👋 Hi! I am Siteng Huang (黄思腾 in Chinese). I work at DAMO Academy, Alibaba Group, as an Algorithm Expert through the AliStar program. I received my Ph.D. degree from
Zhejiang University in June 2024, affiliated with a joint program with
Westlake University at Machine Intelligence Laboratory (MiLAB) and advised by Prof. Donglin Wang. In my Ph.D. study, I also spent wonderful internship time at
TongYi Lab, Alibaba Group. Before that, I received my B.Eng. Degree from School of Computer Science,
Wuhan University in June 2019.
🔬 My research has centered on the perception, understanding, reasoning, and generation of multimodal (including images, videos, language, dynamics, etc.) data from both the internet and the physical world. I also focus on efficientAI (in terms of data, time, parameters, memory, etc.) for multimodal applications. I have published 30+ papers on the above topics at the top-tier international AI conferences and journals.
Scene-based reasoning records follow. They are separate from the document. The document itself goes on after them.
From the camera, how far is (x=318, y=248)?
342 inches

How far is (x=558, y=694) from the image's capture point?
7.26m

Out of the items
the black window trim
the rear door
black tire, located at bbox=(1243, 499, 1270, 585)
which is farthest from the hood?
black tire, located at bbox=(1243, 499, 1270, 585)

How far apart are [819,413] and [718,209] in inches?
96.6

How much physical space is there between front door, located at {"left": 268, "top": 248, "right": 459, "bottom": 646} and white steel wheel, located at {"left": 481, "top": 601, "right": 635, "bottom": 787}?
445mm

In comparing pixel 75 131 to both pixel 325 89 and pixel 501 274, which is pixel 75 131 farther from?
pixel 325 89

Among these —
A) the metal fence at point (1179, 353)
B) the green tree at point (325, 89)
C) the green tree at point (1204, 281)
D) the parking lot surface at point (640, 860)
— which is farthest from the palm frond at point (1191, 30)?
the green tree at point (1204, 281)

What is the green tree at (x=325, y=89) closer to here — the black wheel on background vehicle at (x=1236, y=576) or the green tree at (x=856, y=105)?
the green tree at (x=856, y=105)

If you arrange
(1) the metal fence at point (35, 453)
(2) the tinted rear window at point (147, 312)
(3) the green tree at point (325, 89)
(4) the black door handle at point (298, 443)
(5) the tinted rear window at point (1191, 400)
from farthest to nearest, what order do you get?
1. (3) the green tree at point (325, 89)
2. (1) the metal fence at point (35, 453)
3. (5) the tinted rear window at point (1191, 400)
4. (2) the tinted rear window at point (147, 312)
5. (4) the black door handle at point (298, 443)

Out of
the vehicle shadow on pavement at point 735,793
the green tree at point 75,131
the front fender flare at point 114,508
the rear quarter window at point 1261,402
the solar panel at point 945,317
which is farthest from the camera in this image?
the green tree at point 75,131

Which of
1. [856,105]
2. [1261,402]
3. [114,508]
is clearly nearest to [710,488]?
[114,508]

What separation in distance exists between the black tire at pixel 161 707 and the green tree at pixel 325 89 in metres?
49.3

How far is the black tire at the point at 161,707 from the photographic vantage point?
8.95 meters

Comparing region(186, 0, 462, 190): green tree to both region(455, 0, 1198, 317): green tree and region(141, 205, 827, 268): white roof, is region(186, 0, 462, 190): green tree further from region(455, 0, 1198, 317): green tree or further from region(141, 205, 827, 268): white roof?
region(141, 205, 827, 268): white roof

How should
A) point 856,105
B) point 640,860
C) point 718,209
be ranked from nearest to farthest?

Recently, I devote myself to the development of multi-modal generative, embodied, and unified foundation models.
Welcome to refer to my full publication list at my personal homepage.
- 2026/02/18 [RA-L] RoboSimGS, a novel Real2Sim2Real framework that converts multi-view real-world images into scalable, high-fidelity, and physically interactive simulation environments for robotic manipulation, got accepted for RA-L! See Project page for the overview video!
- 2026/02/10 [RynnBrain] We presented RynnBrain, an embodied foundation model grounded in physical reality, including dense (2B, 8B) and MoE (30B) variants, alongside three specialized models: RynnBrain‑Plan (manipulation planning), RynnBrain‑Nav (navigation), and RynnBrain‑CoP (spatial reasoning). See Github and Chinese report from 机器之心.
- 2026/01/31 [ICRA'26] RynnVLA-001, the VLA foundation model, got accepted for ICRA 2026!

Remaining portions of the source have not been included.